Xi Jinping, the Chinese president, has a passion for football. His desire to see China become a bigger player of the beautiful game has fed a ravenous demand for players, sporting gear and training facilities – and ultimately, stadiums. Whether this is the main driver behind the creation of the country's first sports-focused PPP fund this autumn is not known. But the $10 billion yuan ($1.4 billion; €1.3 billion) vehicle, seeded by Everbright Securities and Zhejiang Kunlun Holdings Group, attests to the attractiveness of the PPP structure in surprising places.

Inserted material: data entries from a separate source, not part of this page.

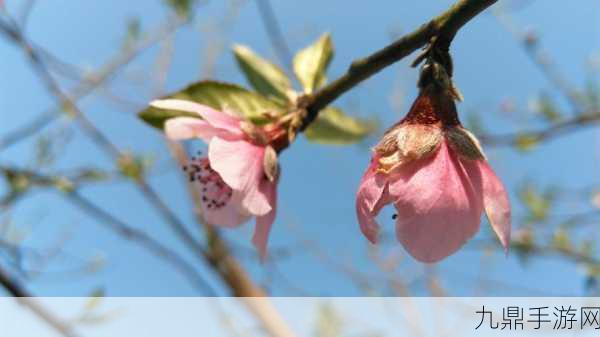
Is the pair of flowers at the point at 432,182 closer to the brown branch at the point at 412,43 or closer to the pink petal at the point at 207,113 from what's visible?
the brown branch at the point at 412,43

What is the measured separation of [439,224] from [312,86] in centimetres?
25

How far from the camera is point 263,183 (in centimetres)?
55

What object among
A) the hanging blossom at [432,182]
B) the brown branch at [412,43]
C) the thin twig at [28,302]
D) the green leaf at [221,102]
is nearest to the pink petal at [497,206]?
the hanging blossom at [432,182]

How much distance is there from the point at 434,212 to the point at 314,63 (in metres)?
0.28

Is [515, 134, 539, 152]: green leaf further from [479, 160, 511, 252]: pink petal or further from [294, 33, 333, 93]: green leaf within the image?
[479, 160, 511, 252]: pink petal

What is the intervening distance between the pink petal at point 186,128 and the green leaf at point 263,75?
0.10 meters

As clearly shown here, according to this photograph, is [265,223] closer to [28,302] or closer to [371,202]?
[371,202]

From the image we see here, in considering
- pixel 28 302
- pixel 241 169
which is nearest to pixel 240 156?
pixel 241 169

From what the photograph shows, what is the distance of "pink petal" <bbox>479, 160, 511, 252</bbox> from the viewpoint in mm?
436

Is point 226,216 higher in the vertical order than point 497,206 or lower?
higher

That was not a given. In Europe, the land where they first came to fame, PPPs have been eclipsed by the rise of renewables and used as a political football by those intend to single out their costs and their alleged mishaps. Industry insiders admit that primary opportunities have largely dried out and that dealflow is now mainly to be found in the secondary market. Tellingly, the latest listed vehicles to be established in the UK, the country where blue-chip PPP funds have been listed since the 2000s, are all focused on green energy(although that might change now that PFI got a mention in the recent Autumn Statement).
Yet advocates of the framework should not despair. First of all, PPP projects are still being closed in Europe, even if they do so away from the mainstream media's gaze. In October, for instance, a consortium led by the Netherland's DIF was awarded a €1.3 billion PPP to extend the A6 road in Germany, a country where PPPs have long carried a bad name. As we explore on p. 22, the Baltics, led by Lithuania, also offer a refreshing perspective on the PPP market. Meanwhile, some interesting secondary transactions are taking place, such as Infracapital Partners' acquisition of a €700 million pool of operational and greenfield Italian assets in May.
But PPPs are also gathering steam in a place where they have long been held back: the US. Consider Washington DC's first pipeline of projects, unveiled in October. The city lauded the framework as an “innovative solution” that could “create jobs, broaden prosperity, and serve residents and visitors alike”. Two other examples: the $4 billion revamp of LaGuardia Airport, the US' largest PPP, reached financial close in June; the five-part, $5.5 billion modernisation of Los Angeles Airport also includes two portions that will be procured as PPPs. While it is not yet clear whether Donald Trump's mooted infrastructure boost will result in a sustained pipeline, we find on pp. 23-24 reasons to be optimistic about the US regardless. At the same time, neighbouring Canada remains a champion of the scheme
And then there are the emerging markets. Latin America here has shown promise so far this year. Colombia has been forging ahead with its 4G roads programme, last month approving the 279km Caribe 2 project. In October, Sacyr won Paraguay's first PPP, a $520 million project that involves widening federal motorways that are part of the Pan-American Highway. As international markets welcome Argentina back to the fold, it is likely PPPs will also be used to entice overseas capital into a much needed infrastructure revamp. Good news is also coming from Asia: the Philippines last month allowed its PPP project companies to float. In Africa, DFIs are striving to roll out plug-and-play programmes that make PPPs easier to use and replicate.
Significant obstacles remain. As we explain on pp. 26-27, PPPs are not always well understood, with confusion as to who should bear the burden of their risk and liabilities. The lack of standardisation in markets ranging from Africa to the US also act as a drag on projects. And not every project can fit into a PPP framework anyway. But at a time when the public purse is tight and vast demand for infrastructure remains unmet, private expertise and money are precious assets. Perhaps the PPP game is only getting started.